Estudos internos do Partido Liberal (PL) indicam um cenário considerado “animador” para a oposição ao presidente Luiz Inácio Lula da Silva nas eleições de outubro de 2026.

De acordo com as projeções da legenda ligada ao ex-presidente Jair Bolsonaro, a expectativa é conquistar com segurança ao menos 35 cadeiras no Senado Federal.

📊 O que está em disputa

Nas próximas eleições, estarão em jogo 54 das 81 cadeiras do Senado, já que dois terços da Casa serão renovados — ou seja, duas vagas por unidade da Federação.

Dentro desse cenário, o PL calcula que pode eleger dois senadores na maioria dos estados, consolidando uma bancada robusta na Casa Alta.

🔎 Projeção além do número-base

O otimismo interno vai além das 35 cadeiras consideradas “certas”. O partido também projeta a vitória de pelo menos um candidato ao Senado em diversos outros estados, ampliando a margem de influência no Congresso.

Se confirmado, o desempenho pode alterar significativamente o equilíbrio de forças no Senado, especialmente em votações estratégicas, indicações ao Supremo Tribunal Federal, reformas constitucionais e pautas econômicas.

🏛️ Impacto político

Uma eventual maioria ou bancada ampliada do PL no Senado fortaleceria a oposição ao governo federal e ampliaria o poder de articulação da direita no Congresso Nacional.

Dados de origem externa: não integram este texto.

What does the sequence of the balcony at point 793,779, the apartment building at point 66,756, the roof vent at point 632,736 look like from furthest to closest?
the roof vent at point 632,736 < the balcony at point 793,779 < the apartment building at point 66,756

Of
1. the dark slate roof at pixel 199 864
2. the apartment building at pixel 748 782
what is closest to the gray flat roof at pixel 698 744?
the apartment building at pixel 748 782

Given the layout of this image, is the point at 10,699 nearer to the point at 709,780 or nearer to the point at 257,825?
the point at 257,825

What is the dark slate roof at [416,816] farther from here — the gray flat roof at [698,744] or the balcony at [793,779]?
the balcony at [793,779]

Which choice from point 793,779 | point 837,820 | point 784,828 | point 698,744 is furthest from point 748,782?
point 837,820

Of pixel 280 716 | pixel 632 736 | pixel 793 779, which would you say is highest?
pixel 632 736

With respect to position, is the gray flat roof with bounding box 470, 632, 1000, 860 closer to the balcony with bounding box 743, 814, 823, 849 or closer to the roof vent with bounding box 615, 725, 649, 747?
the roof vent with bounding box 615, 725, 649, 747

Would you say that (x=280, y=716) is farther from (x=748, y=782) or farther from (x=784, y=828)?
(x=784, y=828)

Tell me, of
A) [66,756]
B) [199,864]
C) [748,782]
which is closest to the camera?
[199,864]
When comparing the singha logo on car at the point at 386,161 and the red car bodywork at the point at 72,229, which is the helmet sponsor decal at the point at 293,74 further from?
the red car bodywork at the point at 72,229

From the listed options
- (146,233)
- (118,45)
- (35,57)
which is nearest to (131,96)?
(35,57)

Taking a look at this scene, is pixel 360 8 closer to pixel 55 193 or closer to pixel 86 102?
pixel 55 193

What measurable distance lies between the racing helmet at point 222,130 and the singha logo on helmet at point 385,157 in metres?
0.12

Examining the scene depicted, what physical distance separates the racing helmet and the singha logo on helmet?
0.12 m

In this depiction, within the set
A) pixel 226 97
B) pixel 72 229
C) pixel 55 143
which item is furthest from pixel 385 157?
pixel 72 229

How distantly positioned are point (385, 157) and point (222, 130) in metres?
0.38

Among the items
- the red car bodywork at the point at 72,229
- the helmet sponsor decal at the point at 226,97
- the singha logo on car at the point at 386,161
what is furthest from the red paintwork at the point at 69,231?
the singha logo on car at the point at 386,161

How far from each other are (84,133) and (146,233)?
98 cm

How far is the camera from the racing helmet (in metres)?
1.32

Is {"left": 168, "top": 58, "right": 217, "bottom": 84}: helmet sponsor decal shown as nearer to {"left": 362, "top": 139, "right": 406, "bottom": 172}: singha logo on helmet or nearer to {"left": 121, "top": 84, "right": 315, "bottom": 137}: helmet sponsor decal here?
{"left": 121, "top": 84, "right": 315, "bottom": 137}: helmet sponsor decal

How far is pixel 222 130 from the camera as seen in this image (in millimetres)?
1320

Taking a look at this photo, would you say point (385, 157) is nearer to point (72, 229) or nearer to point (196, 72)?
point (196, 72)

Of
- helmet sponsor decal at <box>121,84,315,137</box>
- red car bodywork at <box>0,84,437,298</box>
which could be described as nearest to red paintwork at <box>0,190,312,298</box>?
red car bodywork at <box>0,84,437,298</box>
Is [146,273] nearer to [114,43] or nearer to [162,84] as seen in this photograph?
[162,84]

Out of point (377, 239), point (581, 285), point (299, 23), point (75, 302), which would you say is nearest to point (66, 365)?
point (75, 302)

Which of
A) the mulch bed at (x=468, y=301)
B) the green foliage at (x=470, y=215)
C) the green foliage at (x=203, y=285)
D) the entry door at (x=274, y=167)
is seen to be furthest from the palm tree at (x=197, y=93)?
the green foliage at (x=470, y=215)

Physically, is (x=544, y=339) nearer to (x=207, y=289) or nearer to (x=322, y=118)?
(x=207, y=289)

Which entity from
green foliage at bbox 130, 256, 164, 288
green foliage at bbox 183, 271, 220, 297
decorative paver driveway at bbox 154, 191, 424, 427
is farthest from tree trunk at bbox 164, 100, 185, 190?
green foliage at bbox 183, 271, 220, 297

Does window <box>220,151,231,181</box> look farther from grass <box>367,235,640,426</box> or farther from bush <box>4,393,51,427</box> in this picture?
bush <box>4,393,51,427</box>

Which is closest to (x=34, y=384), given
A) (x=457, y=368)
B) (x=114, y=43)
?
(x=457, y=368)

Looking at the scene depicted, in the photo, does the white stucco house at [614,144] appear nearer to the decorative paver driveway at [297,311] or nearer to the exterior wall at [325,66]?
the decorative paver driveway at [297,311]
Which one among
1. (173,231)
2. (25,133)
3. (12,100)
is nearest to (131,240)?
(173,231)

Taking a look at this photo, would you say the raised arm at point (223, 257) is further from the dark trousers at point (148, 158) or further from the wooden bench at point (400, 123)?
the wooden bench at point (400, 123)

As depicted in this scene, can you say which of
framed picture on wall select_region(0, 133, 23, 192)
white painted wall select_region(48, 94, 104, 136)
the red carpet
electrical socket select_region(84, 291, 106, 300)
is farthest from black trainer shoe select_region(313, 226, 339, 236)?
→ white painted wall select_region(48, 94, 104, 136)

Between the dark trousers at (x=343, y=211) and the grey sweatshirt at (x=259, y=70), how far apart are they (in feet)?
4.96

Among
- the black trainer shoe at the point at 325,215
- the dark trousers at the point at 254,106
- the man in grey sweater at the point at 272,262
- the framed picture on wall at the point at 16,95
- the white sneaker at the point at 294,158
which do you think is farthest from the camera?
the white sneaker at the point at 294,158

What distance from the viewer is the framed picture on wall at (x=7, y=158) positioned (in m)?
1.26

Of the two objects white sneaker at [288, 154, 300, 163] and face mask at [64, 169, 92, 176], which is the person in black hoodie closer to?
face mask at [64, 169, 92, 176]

A disputa pelo Senado, muitas vezes vista como secundária em relação à corrida presidencial, ganha protagonismo estratégico. Com mandatos de oito anos, a composição da Casa influencia diretamente a governabilidade e o rumo institucional do país.

⚖️ O Senado como campo decisivo

Mais do que a eleição presidencial, a renovação de dois terços do Senado pode redefinir o jogo político nacional. A expectativa do PL sinaliza que a oposição pretende transformar 2026 não apenas em uma disputa pelo Planalto, mas em uma batalha estrutural pelo controle do Legislativo.

O cenário ainda depende da consolidação das candidaturas estaduais e das alianças regionais, mas o planejamento já está em curso.